EXERCISE DETAILS ->
Please transcribe only the lines that run from the line bearing "content: unidentified animal" to the end of the entries, keeping both end lines. Skip the pictures.

····················

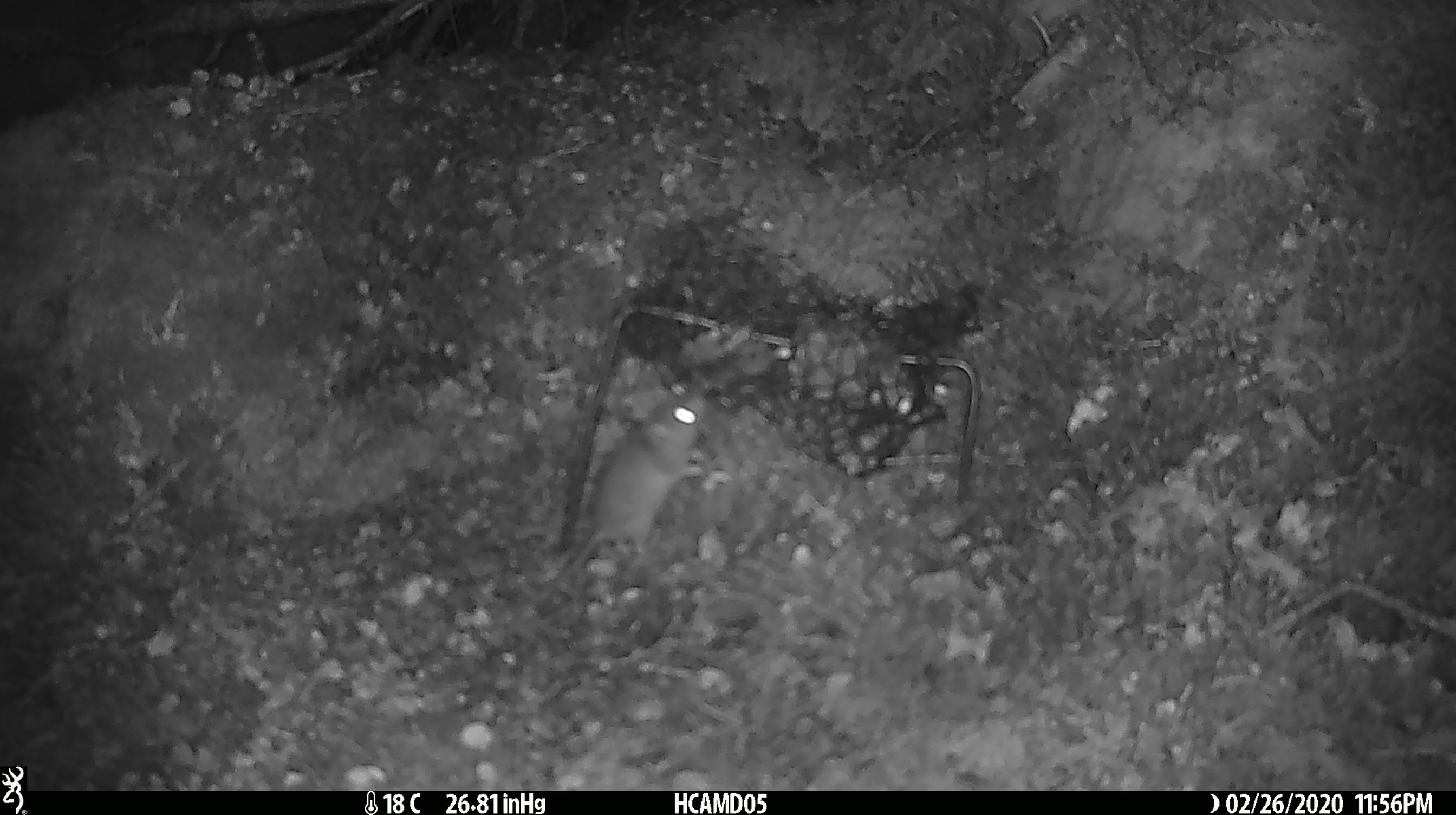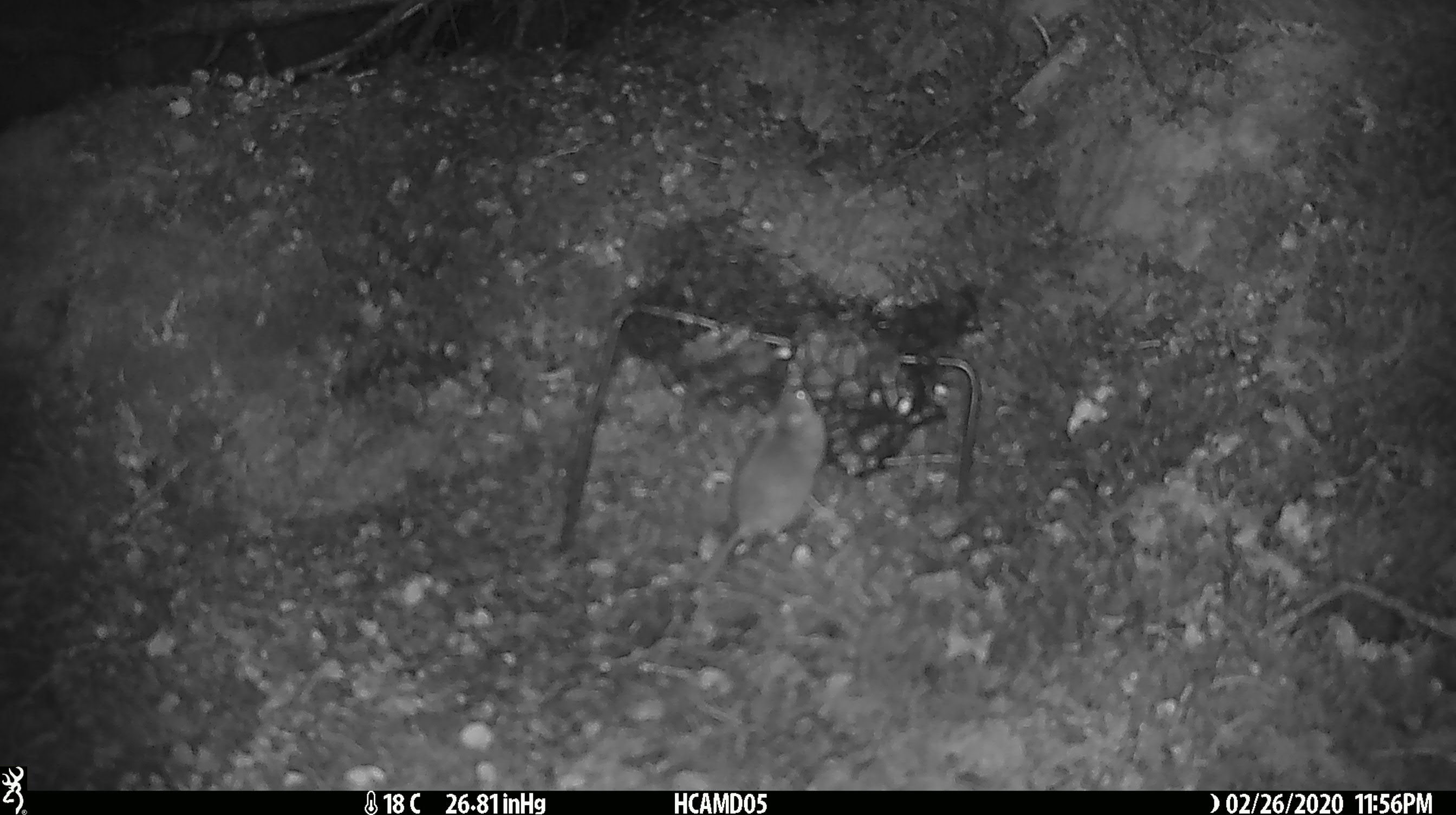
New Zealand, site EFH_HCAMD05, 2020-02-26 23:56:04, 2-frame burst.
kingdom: Animalia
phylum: Chordata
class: Mammalia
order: Rodentia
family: Muridae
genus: Mus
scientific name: Mus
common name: mouse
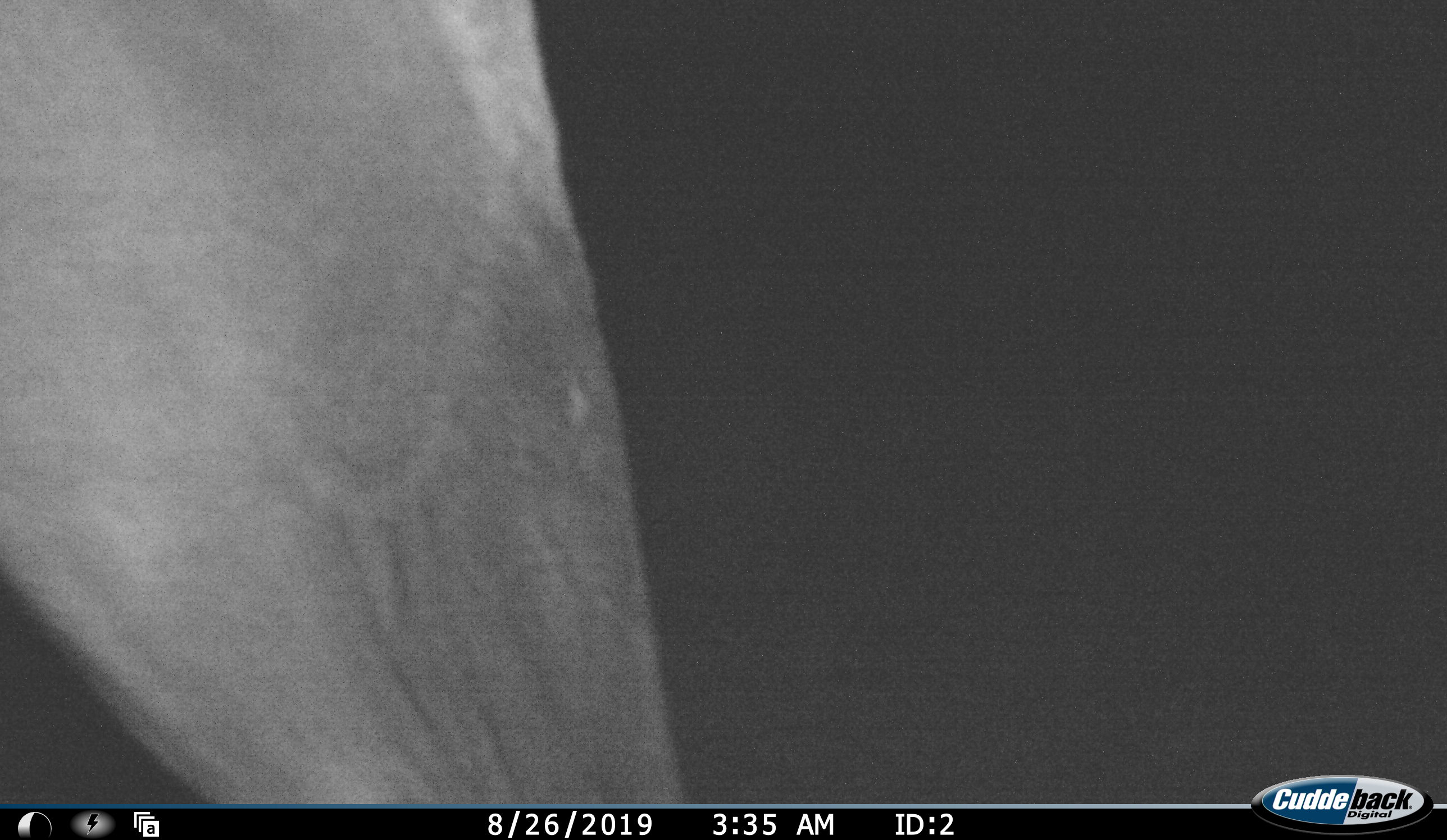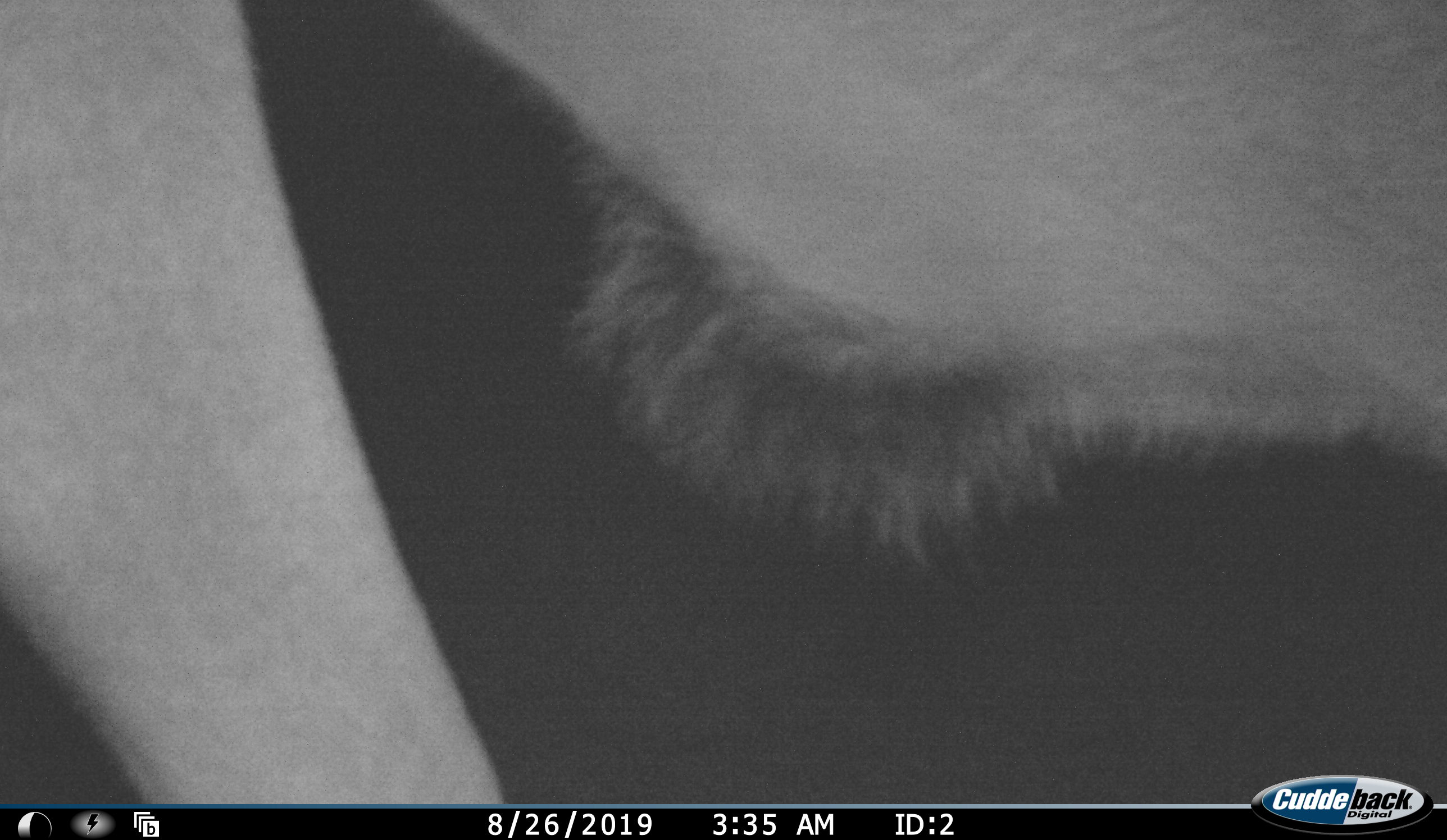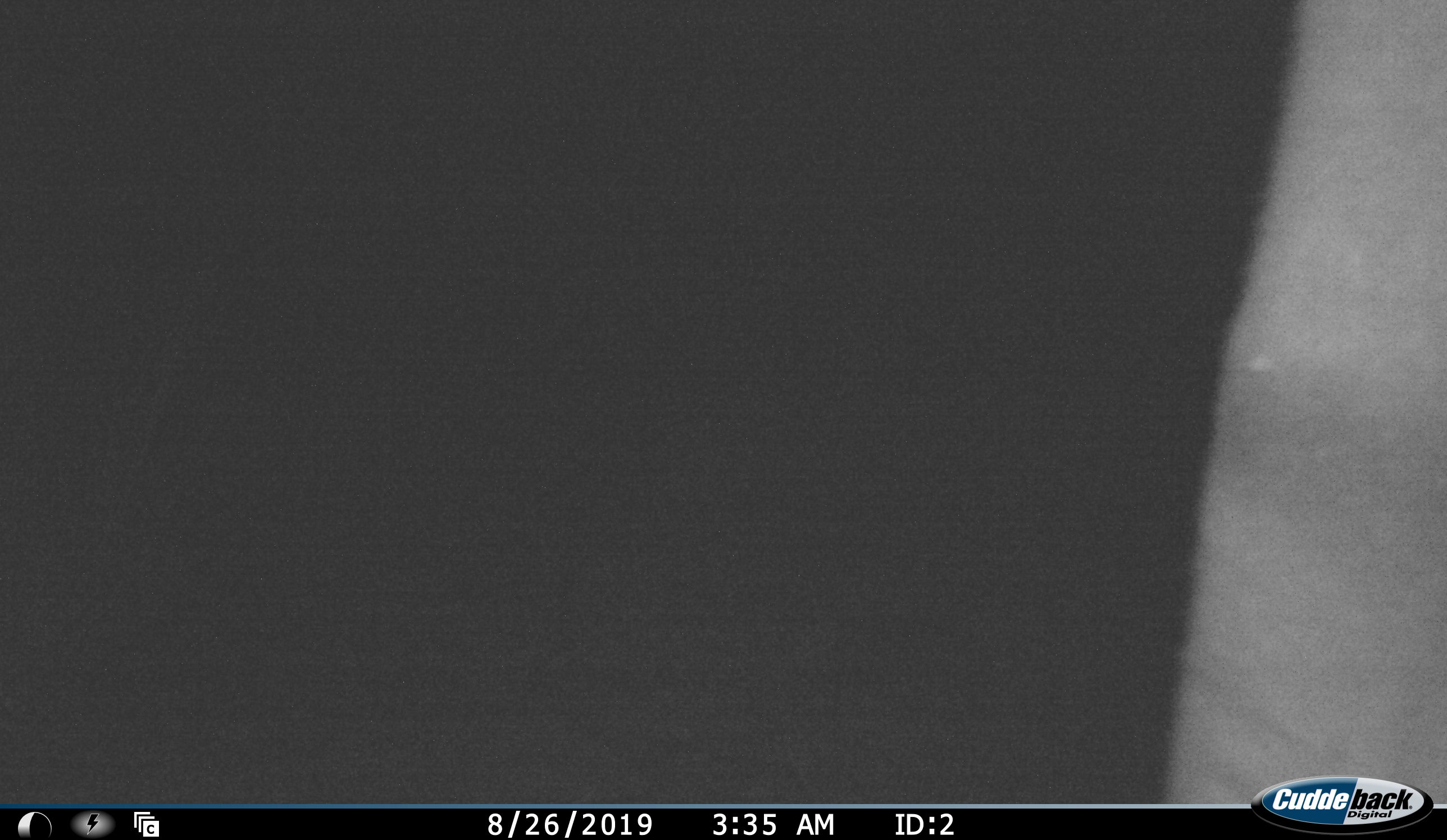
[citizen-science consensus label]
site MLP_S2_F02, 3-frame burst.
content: unidentified animal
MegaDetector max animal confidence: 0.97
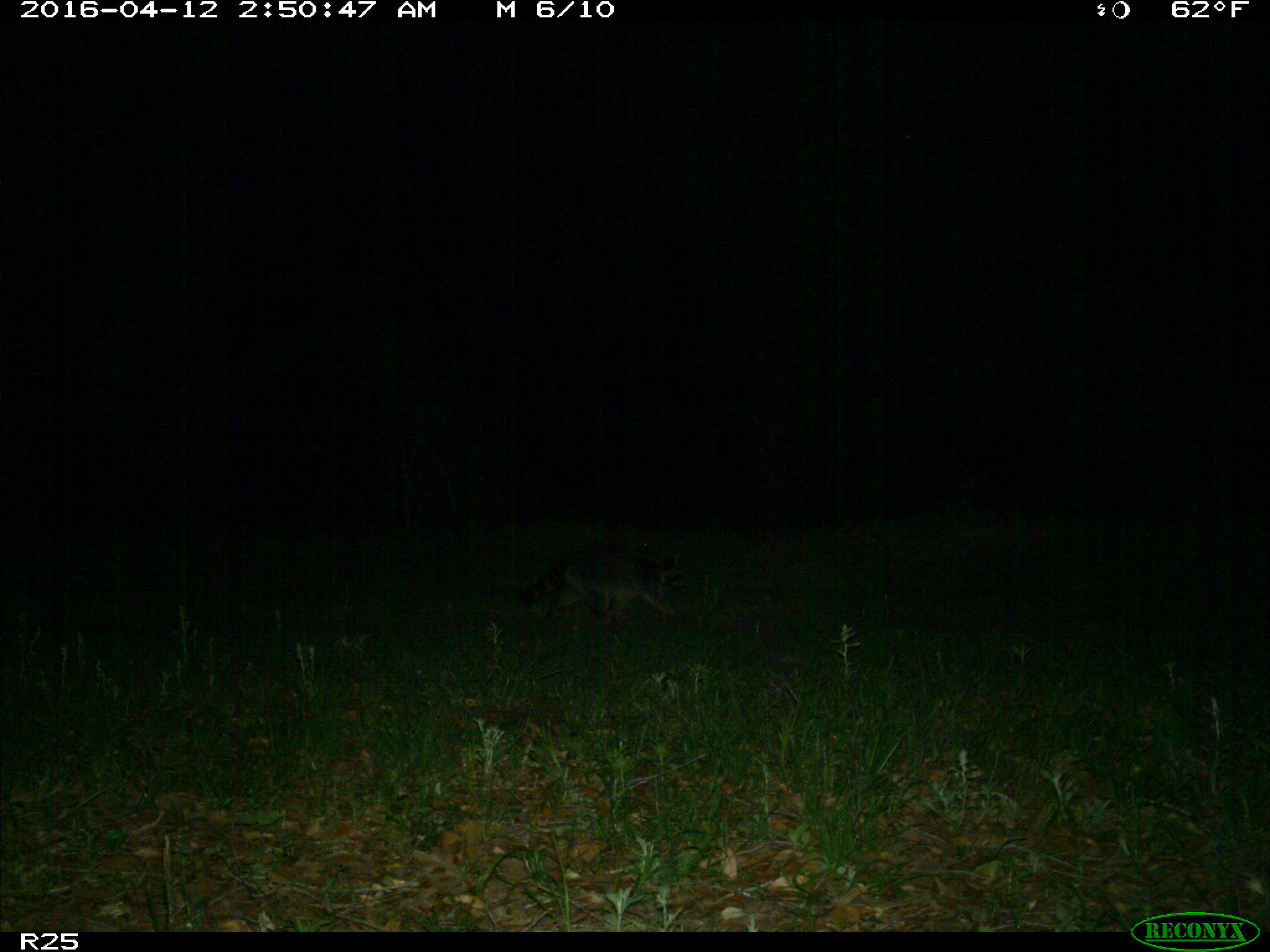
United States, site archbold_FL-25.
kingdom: Animalia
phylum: Chordata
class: Mammalia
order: Carnivora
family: Procyonidae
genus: Procyon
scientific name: Procyon lotor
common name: common raccoon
Procyon lotor (common raccoon).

····················

ANSWER SECTION ->
content: unidentified animal
MegaDetector max animal confidence: 0.97
United States, site archbold_FL-25.
kingdom: Animalia
phylum: Chordata
class: Mammalia
order: Carnivora
family: Procyonidae
genus: Procyon
scientific name: Procyon lotor
common name: common raccoon
Procyon lotor (common raccoon).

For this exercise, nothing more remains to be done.